• **Consigne**: Mettez à jour les lignes comprises entre celle qui contient « this 1250×600 image. » et celle qui contient « detached bumper piece [1105, 327, 1250, 407] », incluses, en remplaçant « marked » par « flagged » sans rien modifier d'autre. Ne rendez que ces lignes.

• **Données extraites**:

========

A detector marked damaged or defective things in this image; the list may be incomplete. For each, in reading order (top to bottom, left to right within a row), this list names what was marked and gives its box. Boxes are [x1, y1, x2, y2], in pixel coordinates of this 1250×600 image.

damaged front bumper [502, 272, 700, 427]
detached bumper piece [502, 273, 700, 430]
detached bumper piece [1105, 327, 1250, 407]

========

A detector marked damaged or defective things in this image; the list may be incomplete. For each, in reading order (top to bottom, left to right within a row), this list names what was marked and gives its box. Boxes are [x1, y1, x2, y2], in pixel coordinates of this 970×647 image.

========

• **Résultat**:
A detector flagged damaged or defective things in this image; the list may be incomplete. For each, in reading order (top to bottom, left to right within a row), this list names what was flagged and gives its box. Boxes are [x1, y1, x2, y2], in pixel coordinates of this 1250×600 image.

damaged front bumper [502, 272, 700, 427]
detached bumper piece [502, 273, 700, 430]
detached bumper piece [1105, 327, 1250, 407]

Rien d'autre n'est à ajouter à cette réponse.